[WRITTEN REQUEST] Retype the entries below without any change, starting with the line that contains "In terms of position, which of" and continuing through the end of the entries.

-------- DATA FOR THIS TASK --------

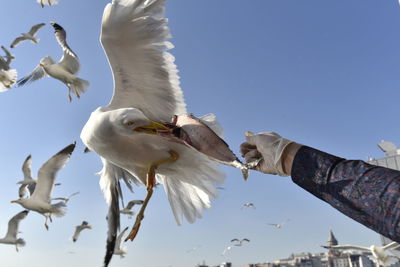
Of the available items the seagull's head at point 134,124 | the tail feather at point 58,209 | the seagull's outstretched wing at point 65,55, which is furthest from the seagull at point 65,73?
the seagull's head at point 134,124

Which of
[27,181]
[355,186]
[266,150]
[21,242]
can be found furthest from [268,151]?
[21,242]

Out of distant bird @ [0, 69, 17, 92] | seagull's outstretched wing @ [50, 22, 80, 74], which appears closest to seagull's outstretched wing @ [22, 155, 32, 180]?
distant bird @ [0, 69, 17, 92]

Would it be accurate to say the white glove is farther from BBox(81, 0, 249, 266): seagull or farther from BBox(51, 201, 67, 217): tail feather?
BBox(51, 201, 67, 217): tail feather

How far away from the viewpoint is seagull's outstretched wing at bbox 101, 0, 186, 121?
151 cm

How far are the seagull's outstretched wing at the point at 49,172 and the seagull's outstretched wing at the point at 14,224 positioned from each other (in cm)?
131

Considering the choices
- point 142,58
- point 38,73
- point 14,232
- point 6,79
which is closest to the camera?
point 142,58

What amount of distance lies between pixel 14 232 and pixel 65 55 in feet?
13.1

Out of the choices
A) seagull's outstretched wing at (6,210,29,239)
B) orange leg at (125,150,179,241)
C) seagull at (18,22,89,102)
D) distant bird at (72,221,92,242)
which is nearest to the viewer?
orange leg at (125,150,179,241)

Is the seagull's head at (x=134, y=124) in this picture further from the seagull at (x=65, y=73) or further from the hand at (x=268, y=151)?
the seagull at (x=65, y=73)

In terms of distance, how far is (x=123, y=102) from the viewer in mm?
1687

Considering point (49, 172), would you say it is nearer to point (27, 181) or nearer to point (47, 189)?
point (47, 189)

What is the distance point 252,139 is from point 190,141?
19 centimetres

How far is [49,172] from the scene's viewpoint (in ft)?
12.8

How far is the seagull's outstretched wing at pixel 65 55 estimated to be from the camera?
3.42 meters
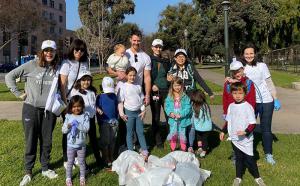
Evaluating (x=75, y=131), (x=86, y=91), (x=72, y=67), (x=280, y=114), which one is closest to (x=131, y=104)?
(x=86, y=91)

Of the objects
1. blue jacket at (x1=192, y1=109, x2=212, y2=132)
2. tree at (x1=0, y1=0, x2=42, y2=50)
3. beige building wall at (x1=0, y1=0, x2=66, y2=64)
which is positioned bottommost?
blue jacket at (x1=192, y1=109, x2=212, y2=132)

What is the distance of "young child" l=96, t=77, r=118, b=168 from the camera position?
602 cm

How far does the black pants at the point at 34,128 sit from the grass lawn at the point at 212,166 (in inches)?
14.4

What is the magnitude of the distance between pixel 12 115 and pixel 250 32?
125ft

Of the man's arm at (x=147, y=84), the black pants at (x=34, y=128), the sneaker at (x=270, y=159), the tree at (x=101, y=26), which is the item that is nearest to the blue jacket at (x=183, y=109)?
the man's arm at (x=147, y=84)

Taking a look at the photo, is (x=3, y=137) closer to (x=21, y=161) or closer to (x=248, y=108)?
(x=21, y=161)

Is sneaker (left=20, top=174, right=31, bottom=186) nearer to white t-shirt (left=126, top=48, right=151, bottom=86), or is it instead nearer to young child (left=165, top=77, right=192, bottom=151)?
white t-shirt (left=126, top=48, right=151, bottom=86)

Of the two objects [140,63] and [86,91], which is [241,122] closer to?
[140,63]

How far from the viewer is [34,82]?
5.43 m

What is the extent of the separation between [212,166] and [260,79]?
1.51 meters

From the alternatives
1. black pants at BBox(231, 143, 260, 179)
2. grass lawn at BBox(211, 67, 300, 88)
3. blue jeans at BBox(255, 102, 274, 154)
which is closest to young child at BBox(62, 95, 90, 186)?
black pants at BBox(231, 143, 260, 179)

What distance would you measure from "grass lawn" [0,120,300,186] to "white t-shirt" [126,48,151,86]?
1363mm

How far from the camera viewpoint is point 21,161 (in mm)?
6668

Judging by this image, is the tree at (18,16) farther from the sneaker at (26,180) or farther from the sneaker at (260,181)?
the sneaker at (260,181)
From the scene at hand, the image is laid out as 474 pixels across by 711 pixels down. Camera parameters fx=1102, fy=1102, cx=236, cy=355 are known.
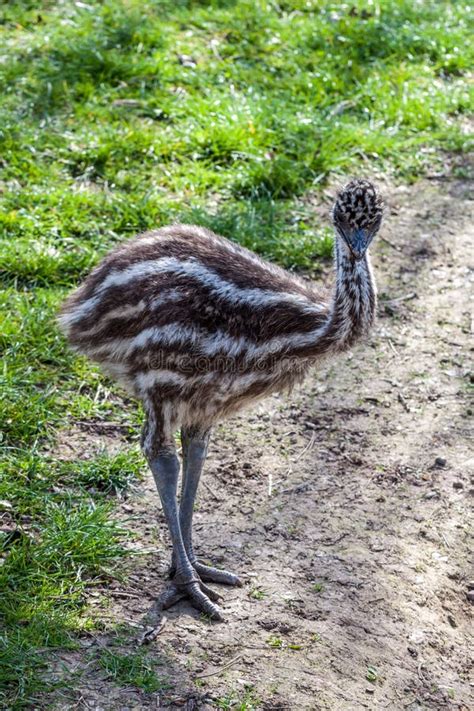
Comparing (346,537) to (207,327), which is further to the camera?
(346,537)

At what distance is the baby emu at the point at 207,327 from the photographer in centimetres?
460

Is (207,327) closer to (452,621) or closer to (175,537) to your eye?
(175,537)

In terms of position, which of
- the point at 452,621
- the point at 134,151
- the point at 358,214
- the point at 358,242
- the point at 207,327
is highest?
the point at 358,214

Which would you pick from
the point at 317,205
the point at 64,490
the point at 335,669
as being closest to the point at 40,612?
the point at 64,490

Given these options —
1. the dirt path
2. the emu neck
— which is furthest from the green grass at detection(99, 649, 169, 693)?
the emu neck

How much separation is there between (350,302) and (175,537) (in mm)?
1254

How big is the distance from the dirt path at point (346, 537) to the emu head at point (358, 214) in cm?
142

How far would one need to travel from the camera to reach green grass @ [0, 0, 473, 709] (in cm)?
513

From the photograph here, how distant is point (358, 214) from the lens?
183 inches

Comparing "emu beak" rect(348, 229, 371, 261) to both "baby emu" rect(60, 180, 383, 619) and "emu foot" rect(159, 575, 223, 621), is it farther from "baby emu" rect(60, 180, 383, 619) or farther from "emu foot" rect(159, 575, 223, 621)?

--------

[FULL ANSWER]
In terms of position, which of
- the point at 452,621
- the point at 134,151
- the point at 358,214
- the point at 358,242
- the point at 207,327
is highest?
the point at 358,214

Which would you pick from
the point at 317,205
the point at 64,490
the point at 335,669
as being closest to the point at 40,612?
the point at 64,490

Given these options —
1. the dirt path
2. the emu neck
— which is furthest from the green grass at detection(99, 649, 169, 693)?
the emu neck

How much separation is there between (350,302) and (175,537) (in mm)?
1254

How big is the distance from the dirt path at point (346, 537) to the emu head at point (358, 214) in cm?
142

How far would one need to travel from the camera to reach green grass @ [0, 0, 473, 709] (in cm)?
513

From the photograph here, how distant is point (358, 214) from the lens?
183 inches

Comparing "emu beak" rect(348, 229, 371, 261) to both "baby emu" rect(60, 180, 383, 619) and "emu foot" rect(159, 575, 223, 621), is it farther from "baby emu" rect(60, 180, 383, 619) or farther from "emu foot" rect(159, 575, 223, 621)?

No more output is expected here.